Plato believed that human beings are possessed of two souls, the
one mortal, which perishes with the body, the other immortal,
which continues to exist either in a state of happiness or
misery; that the righteous soul, freed from the limitations of
matter, returns at death to the source whence it came, and that
the wicked, after having been detained for a while in a place
prepared for their reception, are sent back to earth to reanimate
other bodies.

Aristotle held the opinion that the souls of human beings are
sparks from the divine flame, while Zeno, the founder of the
Stoic philosophy, taught that spirit acting upon matter produced
the elements and the earth. There is plenty of evidence going to
show that the early Fathers in the Christian church believed in
the doctrines of reincarnation and the renewal of worlds.
Neither is there any doubt but that this philosophy came from the
East, where it originated. It is thought that the ancient
philosophers who elaborated these doctrines were unable to
account for the existence of evil without a belief in the
immortality of the soul. Spirit was eternal, as was also matter.
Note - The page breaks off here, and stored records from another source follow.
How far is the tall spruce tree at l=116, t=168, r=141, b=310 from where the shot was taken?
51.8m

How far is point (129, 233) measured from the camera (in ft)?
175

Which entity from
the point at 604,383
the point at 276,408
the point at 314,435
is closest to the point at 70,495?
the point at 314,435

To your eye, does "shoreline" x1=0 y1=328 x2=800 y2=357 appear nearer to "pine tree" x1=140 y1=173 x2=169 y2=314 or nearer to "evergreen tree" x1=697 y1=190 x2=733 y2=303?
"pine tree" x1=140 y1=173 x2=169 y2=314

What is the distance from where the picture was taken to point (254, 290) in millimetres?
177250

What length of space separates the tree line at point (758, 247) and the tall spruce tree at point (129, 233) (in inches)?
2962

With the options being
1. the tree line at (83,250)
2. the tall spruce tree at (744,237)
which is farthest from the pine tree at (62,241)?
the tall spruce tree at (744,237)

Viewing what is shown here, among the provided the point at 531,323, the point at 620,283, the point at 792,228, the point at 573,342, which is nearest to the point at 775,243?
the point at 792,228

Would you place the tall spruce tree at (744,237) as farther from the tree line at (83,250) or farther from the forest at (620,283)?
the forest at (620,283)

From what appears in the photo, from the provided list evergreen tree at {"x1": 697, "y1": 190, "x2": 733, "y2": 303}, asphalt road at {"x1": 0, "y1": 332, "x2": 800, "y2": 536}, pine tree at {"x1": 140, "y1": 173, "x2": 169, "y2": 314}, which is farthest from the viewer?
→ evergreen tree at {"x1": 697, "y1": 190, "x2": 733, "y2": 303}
A soul, upon leaving the body, in course of time found its way
back to earth, surrounded by conditions suited to its stage of
growth. Here it must reap all the consequences of its former
life. It must also during its stay on earth make the conditions
for its next appearance upon an earthly plane. So soon as
through a succession of births and deaths it had perfected
itself, it entered into a state of Nirvana. It was absorbed into
the great Universal Soul. Nothing is ever lost.